FC: Estamos sensíveis à situação e tomando as precauções necessárias para que possamos ter um papel de ajudar no processo político brasileiro. Não é o primeiro, nem o segundo, terceiro ou quarto que a gente participa aqui, mas esse tem uma característica especial: que, agora, com realmente todo mundo conectado, algumas plataformas — e eu diria que as nossas, em muito menor escala — podem ser usadas para circular informações que não são necessariamente verdadeiras ou que podem ser exageradas. Queremos usar as nossas plataformas para gerar informações de qualidade, validadas pelo TSE, que ajudem as pessoas a tomarem suas decisões da melhor forma possível.
Então a gente acredita que, sim, temos um papel , mas ao mesmo tempo acreditamos que todo o esforço que foi feito pelo nosso grupo junto ao Google News Iniciative, o trabalho que fazemos com as empresas de jornalismo brasileiras, tem uma proposta de criar um ambiente mais propício para eleições saudáveis.
GdP: Polêmicas que acontecem na matriz americana do Google, como a recente revolta de funcionários com o envolvimento do Google com programas do Pentágono, afetam o dia a dia no Brasil?
FC: Não. Soube disso na mesma hora em que você soube.

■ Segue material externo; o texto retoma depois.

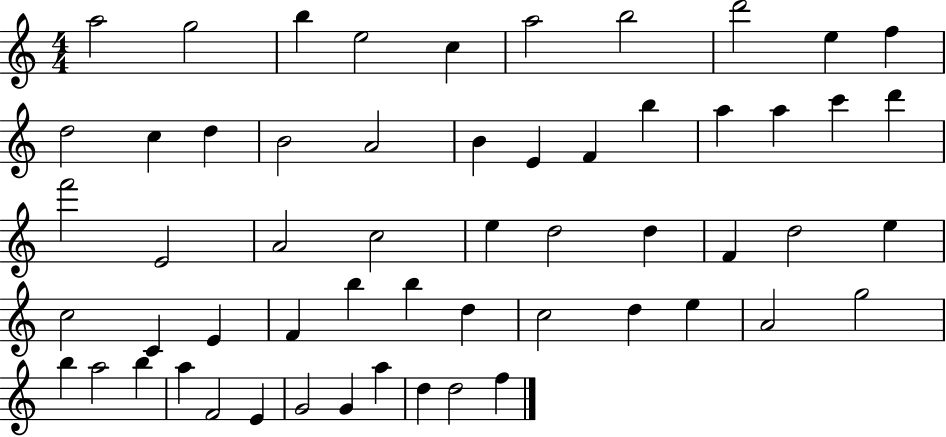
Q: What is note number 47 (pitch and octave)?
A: A5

Todd Benson: [As polêmicas da matriz americana] Parecem muito distantes para nós. Muitas vezes, ficamos sabendo através da imprensa.
GdP: O Google está investindo forte em inteligência artificial, interfaces por voz e algumas outras áreas-chave. Para o futuro, alguma área receberá atenção especial na atuação da empresa no Brasil?

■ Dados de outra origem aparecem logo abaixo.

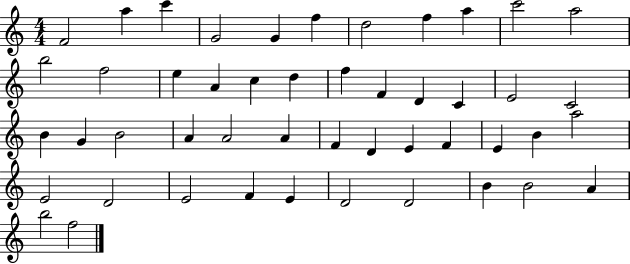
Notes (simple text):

F4/h A5/q C6/q G4/h G4/q F5/q D5/h F5/q A5/q C6/h A5/h B5/h F5/h E5/q A4/q C5/q D5/q F5/q F4/q D4/q C4/q E4/h C4/h B4/q G4/q B4/h A4/q A4/h A4/q F4/q D4/q E4/q F4/q E4/q B4/q A5/h E4/h D4/h E4/h F4/q E4/q D4/h D4/h B4/q B4/h A4/q B5/h F5/h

TB: Não sei se diria especificamente para o Brasil. Todos os investimentos que acontecem aqui estão alinhados com os globais. Nossos engenheiros em Belo Horizonte, por exemplo, trabalham em soluções de escala para os nossos usuários no mundo inteiro. Eles não desenvolvem só para o usuário brasileiro; pensam em soluções que funcionam aqui, mas que também serviriam para um usuário de qualquer lugar do mundo. Nesse sentido, estamos usando cada vez mais a inteligência artificial para melhorar.
FC: Diria mais uma coisa. Pensando no Brasil, nós fazemos parte do grupo dentro do Google chamado “NBU”, [sigla em inglês para “próximo bilhão de usuários”]. Significa que há um foco especial no desenvolvimento de produtos para o próximo bilhão de usuários que estão para ser conectados em países como Brasil, Índia, Indonésia, México, Filipinas, sabe?

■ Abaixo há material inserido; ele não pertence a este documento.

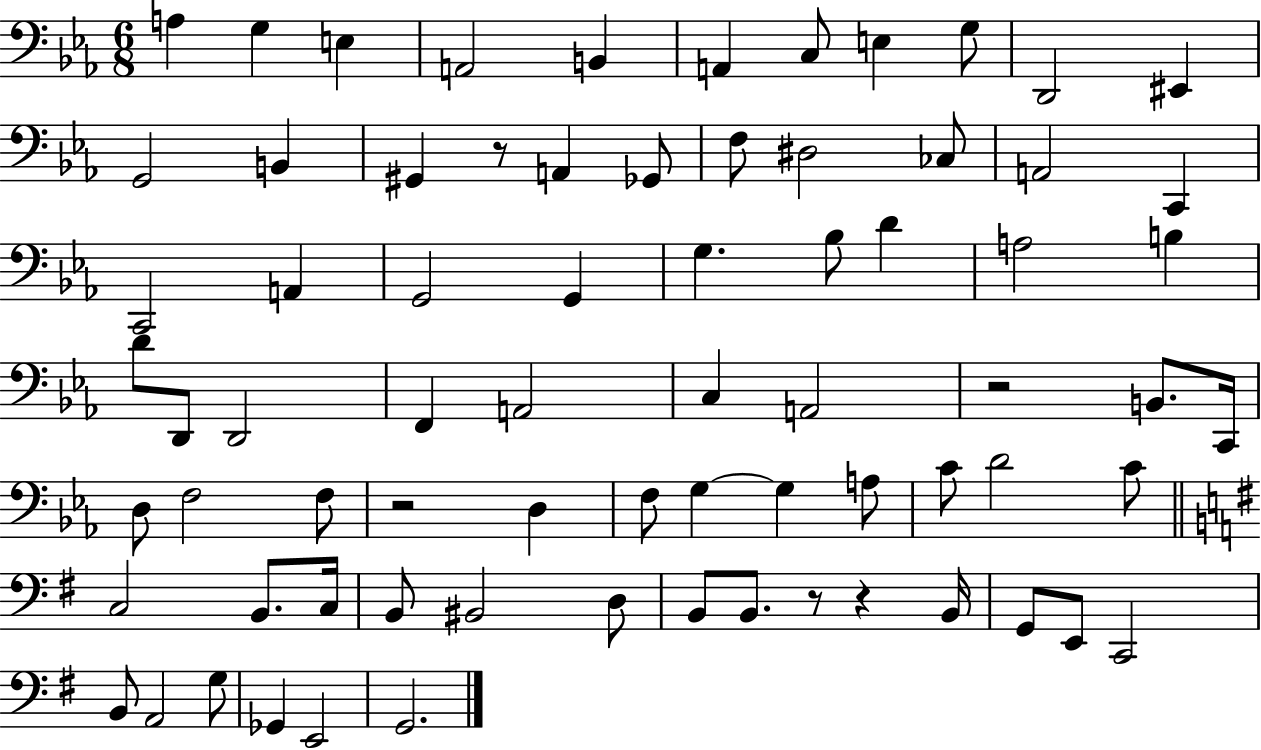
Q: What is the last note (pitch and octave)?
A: G2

Quando a gente pensa aonde estamos olhando, acho que estamos olhando para todos os lados, mas tem uma atenção especial nesse usuário que tem um telefone que não é tão bom e uma rede que não é tão boa, para que a gente possa ajudar a melhorar a experiência de navegação, a barateá-la, ajudar a minimizar a dificuldade que essas pessoas têm de se conectar. Porque aí estaremos ajudando quem ainda não conseguiu entrar nesse processo de inclusão digital.
São Paulo é bem diferente de uma cidade no interior do Piauí ou Amazonas, onde, para pegar internet, às vezes tem que subir no topo de uma árvore e ficar apontando o telefone para cima. Então, como essas crianças poderão estudar? Como terão acesso à internet? Por aí, a gente tem um olhar de inclusão digital. Entendendo que não dá para esperar que o governo faça isso, nem que as operadoras de telecomunicação criem essa conectividade, temos que melhorar o que a gente tem em mãos: nossas soluções de hardware e software, nossos produtos e, eventualmente, ajudá-los, na medida em que o mercado vai caminhando, para que essas pessoas possam participar disso aí.
* O jornalista viajou a São Paulo a convite do Google.